Credit: Darrow Montgomery

After more than a year of legal challenges, the DC Court of Appeals ruled Thursday to uphold a local zoning board’s approval of a plan to develop a homeless shelter in Ward 3. The decision paves the way for D.C.’s Department of General Services, the construction and facilities management arm of District government, to begin construction on the site. 

The shelter is one of seven new sites that will open across the city by 2020, and is part of Mayor Muriel Bowser‘s plan to close the D.C. General family shelter this year and replace it with smaller, apartment-style shelters in each ward. 

A group of residents, calling themselves Neighbors for Responsive Government, filed a challenge against the 50-unit shelter at 3320 Idaho Ave. NW in September 2017, arguing that the local advisory neighborhood commission was not included in decisions made about where the shelter would sit or what it would look like. And in August of this year, the same group appealed a building permit issuance related to design modifications of the shelter.

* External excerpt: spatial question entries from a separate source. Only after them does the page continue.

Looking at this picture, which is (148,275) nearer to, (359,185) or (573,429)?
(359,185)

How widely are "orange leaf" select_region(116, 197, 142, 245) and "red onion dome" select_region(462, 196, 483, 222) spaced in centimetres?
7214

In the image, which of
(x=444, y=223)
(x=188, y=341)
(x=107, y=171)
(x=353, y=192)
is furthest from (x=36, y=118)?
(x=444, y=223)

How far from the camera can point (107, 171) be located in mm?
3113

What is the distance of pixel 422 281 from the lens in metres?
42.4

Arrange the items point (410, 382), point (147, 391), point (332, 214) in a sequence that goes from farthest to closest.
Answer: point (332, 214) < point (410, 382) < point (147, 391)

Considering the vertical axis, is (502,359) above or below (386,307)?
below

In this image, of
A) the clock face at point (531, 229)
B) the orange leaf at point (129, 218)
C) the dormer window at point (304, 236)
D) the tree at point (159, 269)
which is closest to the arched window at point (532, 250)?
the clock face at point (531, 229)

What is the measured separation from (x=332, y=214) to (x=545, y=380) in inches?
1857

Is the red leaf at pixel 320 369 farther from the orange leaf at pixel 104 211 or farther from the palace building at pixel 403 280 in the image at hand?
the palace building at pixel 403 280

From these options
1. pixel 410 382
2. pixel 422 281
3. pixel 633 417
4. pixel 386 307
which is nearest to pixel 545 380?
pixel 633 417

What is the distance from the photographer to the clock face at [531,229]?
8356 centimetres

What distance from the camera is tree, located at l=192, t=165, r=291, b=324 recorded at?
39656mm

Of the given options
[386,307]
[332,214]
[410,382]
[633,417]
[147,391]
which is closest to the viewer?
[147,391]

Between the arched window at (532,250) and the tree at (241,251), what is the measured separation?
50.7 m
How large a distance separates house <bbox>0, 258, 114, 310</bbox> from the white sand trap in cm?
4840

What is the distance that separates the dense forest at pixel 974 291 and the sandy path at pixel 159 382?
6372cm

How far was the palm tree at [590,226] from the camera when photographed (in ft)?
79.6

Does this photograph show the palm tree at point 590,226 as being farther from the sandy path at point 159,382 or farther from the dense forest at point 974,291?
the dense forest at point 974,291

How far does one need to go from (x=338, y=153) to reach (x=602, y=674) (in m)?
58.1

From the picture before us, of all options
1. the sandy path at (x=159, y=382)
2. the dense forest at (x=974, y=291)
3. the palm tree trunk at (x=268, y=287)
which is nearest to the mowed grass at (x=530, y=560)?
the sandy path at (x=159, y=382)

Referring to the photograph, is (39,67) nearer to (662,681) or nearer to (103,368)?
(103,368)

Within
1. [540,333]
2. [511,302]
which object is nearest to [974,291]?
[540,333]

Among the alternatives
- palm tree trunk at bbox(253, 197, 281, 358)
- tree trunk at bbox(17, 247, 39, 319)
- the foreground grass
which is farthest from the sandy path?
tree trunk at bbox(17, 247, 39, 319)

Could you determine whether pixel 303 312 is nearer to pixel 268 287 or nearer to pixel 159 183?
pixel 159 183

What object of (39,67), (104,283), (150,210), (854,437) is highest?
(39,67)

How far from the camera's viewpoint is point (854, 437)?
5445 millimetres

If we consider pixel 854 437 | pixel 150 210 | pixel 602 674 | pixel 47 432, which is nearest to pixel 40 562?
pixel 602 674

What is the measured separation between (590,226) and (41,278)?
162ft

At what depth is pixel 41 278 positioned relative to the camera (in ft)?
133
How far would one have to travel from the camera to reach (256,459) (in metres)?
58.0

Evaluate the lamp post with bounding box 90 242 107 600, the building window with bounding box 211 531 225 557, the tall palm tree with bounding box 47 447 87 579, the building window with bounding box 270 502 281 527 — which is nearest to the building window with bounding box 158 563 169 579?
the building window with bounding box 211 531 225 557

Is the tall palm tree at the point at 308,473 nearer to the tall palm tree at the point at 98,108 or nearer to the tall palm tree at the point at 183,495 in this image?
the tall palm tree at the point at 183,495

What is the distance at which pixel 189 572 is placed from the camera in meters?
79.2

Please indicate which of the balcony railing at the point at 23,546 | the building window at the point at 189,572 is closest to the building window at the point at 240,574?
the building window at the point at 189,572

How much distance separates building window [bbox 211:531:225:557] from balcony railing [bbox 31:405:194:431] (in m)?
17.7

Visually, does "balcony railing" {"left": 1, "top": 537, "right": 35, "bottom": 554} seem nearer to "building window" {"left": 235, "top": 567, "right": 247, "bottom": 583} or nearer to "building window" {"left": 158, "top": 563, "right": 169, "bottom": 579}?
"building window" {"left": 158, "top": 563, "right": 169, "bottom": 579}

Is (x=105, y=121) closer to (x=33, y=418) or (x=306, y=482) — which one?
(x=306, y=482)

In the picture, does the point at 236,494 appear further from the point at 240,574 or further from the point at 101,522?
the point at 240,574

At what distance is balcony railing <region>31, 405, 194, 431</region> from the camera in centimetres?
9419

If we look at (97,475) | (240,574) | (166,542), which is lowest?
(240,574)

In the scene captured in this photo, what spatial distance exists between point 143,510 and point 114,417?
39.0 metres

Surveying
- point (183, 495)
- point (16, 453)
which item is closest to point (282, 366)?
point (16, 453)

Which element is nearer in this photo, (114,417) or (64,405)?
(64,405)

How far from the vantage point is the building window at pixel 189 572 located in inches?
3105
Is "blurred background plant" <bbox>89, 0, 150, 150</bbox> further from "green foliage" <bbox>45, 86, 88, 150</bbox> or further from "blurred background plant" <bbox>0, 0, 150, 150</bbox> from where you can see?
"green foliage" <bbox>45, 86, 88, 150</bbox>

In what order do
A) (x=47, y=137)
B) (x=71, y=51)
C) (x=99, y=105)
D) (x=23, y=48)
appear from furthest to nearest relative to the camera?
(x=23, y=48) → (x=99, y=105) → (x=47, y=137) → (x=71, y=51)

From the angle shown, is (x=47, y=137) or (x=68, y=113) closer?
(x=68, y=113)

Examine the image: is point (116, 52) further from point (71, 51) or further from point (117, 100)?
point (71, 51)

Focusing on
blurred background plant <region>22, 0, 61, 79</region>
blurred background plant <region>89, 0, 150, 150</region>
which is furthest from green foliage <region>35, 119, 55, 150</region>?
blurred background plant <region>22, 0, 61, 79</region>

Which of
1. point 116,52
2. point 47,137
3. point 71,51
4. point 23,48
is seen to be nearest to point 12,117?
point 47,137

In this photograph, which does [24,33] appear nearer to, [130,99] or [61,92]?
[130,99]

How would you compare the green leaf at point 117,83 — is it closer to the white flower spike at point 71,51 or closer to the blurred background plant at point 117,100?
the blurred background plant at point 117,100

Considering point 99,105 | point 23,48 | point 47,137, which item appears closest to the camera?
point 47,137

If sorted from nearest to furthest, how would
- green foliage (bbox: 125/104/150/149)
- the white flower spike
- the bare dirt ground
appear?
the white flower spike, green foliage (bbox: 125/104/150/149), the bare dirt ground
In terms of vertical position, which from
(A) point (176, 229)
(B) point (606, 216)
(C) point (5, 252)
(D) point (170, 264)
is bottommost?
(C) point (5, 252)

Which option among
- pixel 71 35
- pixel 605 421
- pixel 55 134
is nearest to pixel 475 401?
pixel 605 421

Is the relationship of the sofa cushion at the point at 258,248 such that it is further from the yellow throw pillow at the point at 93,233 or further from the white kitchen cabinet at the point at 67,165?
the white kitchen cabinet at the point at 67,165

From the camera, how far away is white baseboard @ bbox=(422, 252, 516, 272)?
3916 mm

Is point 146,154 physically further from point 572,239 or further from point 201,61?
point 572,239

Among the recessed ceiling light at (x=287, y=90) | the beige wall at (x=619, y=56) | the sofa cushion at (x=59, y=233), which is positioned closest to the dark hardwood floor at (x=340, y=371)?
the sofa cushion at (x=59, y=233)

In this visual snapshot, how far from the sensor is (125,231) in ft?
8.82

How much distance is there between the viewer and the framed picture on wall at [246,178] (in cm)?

But in his decision, Associate Judge Stephen H. Glickman wrote that the Board of Zoning Adjustment’s August 2017 decision—one that approved DGS’s plans for the shelter site—was “supported by substantial evidence in the record and otherwise in accordance with law.”  

A spokesperson for the Deputy Mayor of Health and Human Services tells City Paper that the new projected opening date for the Ward 3 shelter is “late 2019 or early 2020,” several months past the initial projected opening date of summer 2019. The spokesperson says the lawsuit is “a contributing factor” to the delay, but did not immediately provide a comment on the nature of the other factors, if any.

The city held ribbon cuttings for the first two shelters, in Wards 4 and 7, this fall. A ribbon cutting for Ward 8’s shelter is expected next month.